Data records.
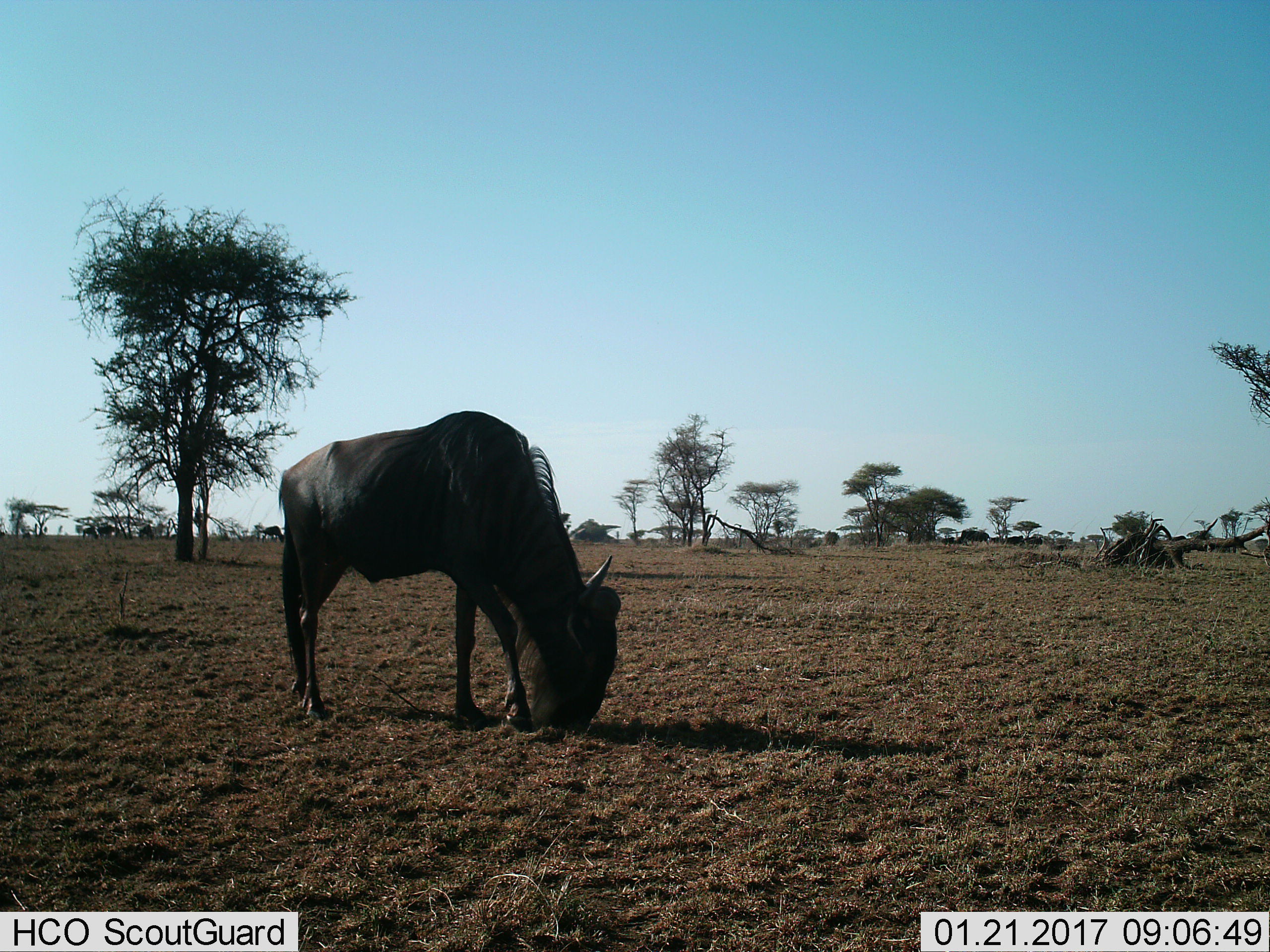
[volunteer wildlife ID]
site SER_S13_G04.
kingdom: Animalia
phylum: Chordata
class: Mammalia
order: Artiodactyla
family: Bovidae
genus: Connochaetes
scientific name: Connochaetes taurinus taurinus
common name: blue wildebeest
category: wildebeestblue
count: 1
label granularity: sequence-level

What this task involves.
Return the listing verbatim; pictures are not part of the copy.

Answer box.
[volunteer wildlife ID]
site SER_S13_G04.
kingdom: Animalia
phylum: Chordata
class: Mammalia
order: Artiodactyla
family: Bovidae
genus: Connochaetes
scientific name: Connochaetes taurinus taurinus
common name: blue wildebeest
category: wildebeestblue
count: 1
label granularity: sequence-level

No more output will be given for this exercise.